Length: c. 40 minutes

Orchestration: piccolo, 2 flutes, 2 oboes, 2 clarinets, 2 bassoons, contrabassoon, 4 horns, 2 trumpets, 3 trombones, tuba, timpani, percussion (snare drum, bass drum), and strings

First Los Angeles Philharmonic performance: August 9, 1960, with Walter Hendl conducting

About this Piece

In the autumn of 1898, Charles Ives moved to New York and established a pattern that would be his modus operandi for the next ten years, that being the pursuit of two separate careers: composer and insurance clerk (later to become an executive). In Memos, Ives wrote that upon graduating from Yale in 1898, with reference to career and a future family, “If he has a nice wife and some nice children, how can he let the children starve on his dissonances?” Thus the practical Yankee side of his character won out.

For a bachelor in turn-of-the-century New York, the excitement and general pace of life was overwhelming, and optimism for the coming century was electrifying, literally and figuratively: the electric light, motor car, telephone, motion picture, airplane, et al. were, if not already in use, then about to affect everyday existence. Consequently, the United States was on the verge of leading the world into a bright future of scientific, economic, and social progress, and New York was the hub. But of course, accompanying this dynamism and prosperity was omnipresent poverty. Ives was aware of this ethical dichotomy of technological and social advance and wealth on one hand, and the extreme poverty of urban life on the other. Mirror -ike, Ives simultaneously harbored in his inner life both the socially progressive program of the present and the vanishing spiritual world of his youth. Both these strains were to be synthesized in Ives’ future works, beginning with his Second Symphony.

The Symphony No. 2 marks the first major work in which Ives exercises his famous penchant for “borrowings” of well-known hymns, marches, and popular songs, as well quoting from his own earlier works for organ. In addition to these borrowings of American tunes emanating from Ives’ childhood, he also continues to reference European music, Dvořák especially, particularly the Largo from the “New World” Symphony with its sense of nostalgia. In a sense, the Symphony No. 2 is a transition piece between the pure European tradition of the First Symphony to the pure Americanism of the Third Symphony.

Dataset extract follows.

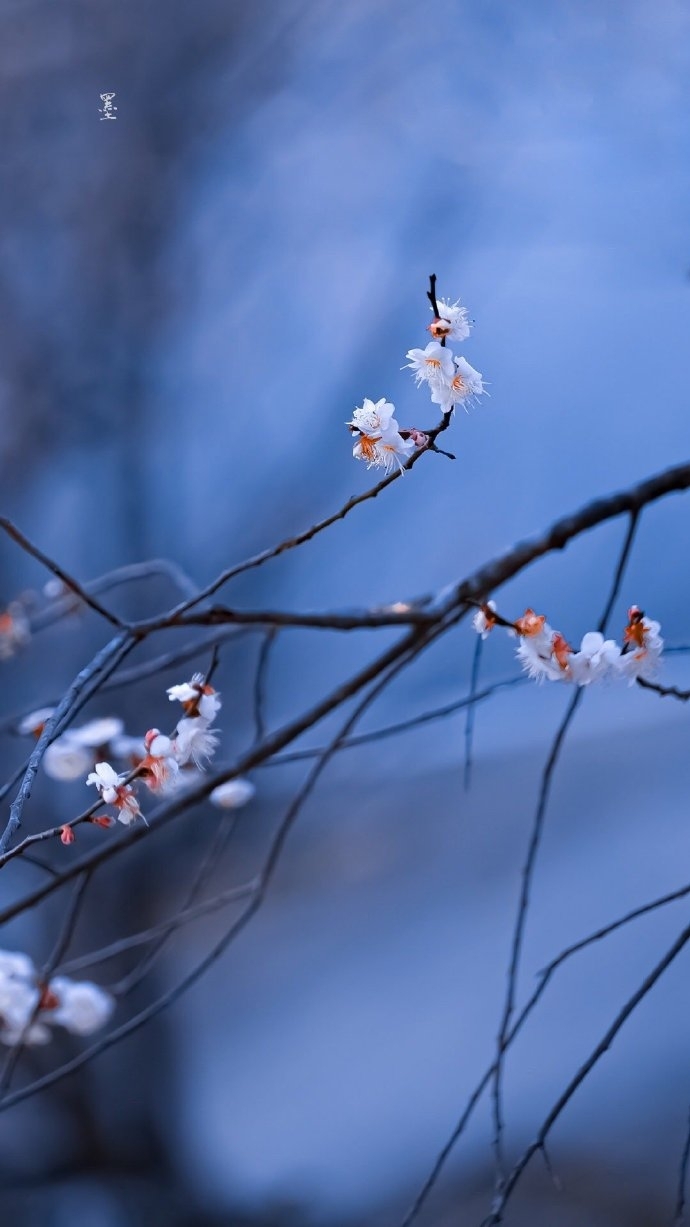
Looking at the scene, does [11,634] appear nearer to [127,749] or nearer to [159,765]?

A plaintive theme stated in the cellos begins the opening Andante moderato. Following various other thematic materials, it is restated with a fragment from “Columbia, Gem of the Ocean” making a brief appearance. The second movement is a lively jaunt, which is interrupted by a slow lyric section for strings, flutes, and oboes. Each of these sections is repeated; “Bringing in the Sheaves” is perhaps the most obvious borrowing in this movement. The Adagio cantabile puts fragments from “America the Beautiful” in a pastoral setting. The Lento Maestoso sets a tragic tone that is briefly disrupted by a fragment of “Columbia, Gem of the Ocean.” The last movement is a quick moving romp of brilliant contrapuntal writing that climaxes in a medley including “Camptown Races,” “Turkey in the Straw,” and once again, “Columbia, Gem of the Ocean” that at the very end is abruptly cut off by a blaring fragment of “Reveille,” perhaps the most “Ivesian” gesture of the Symphony.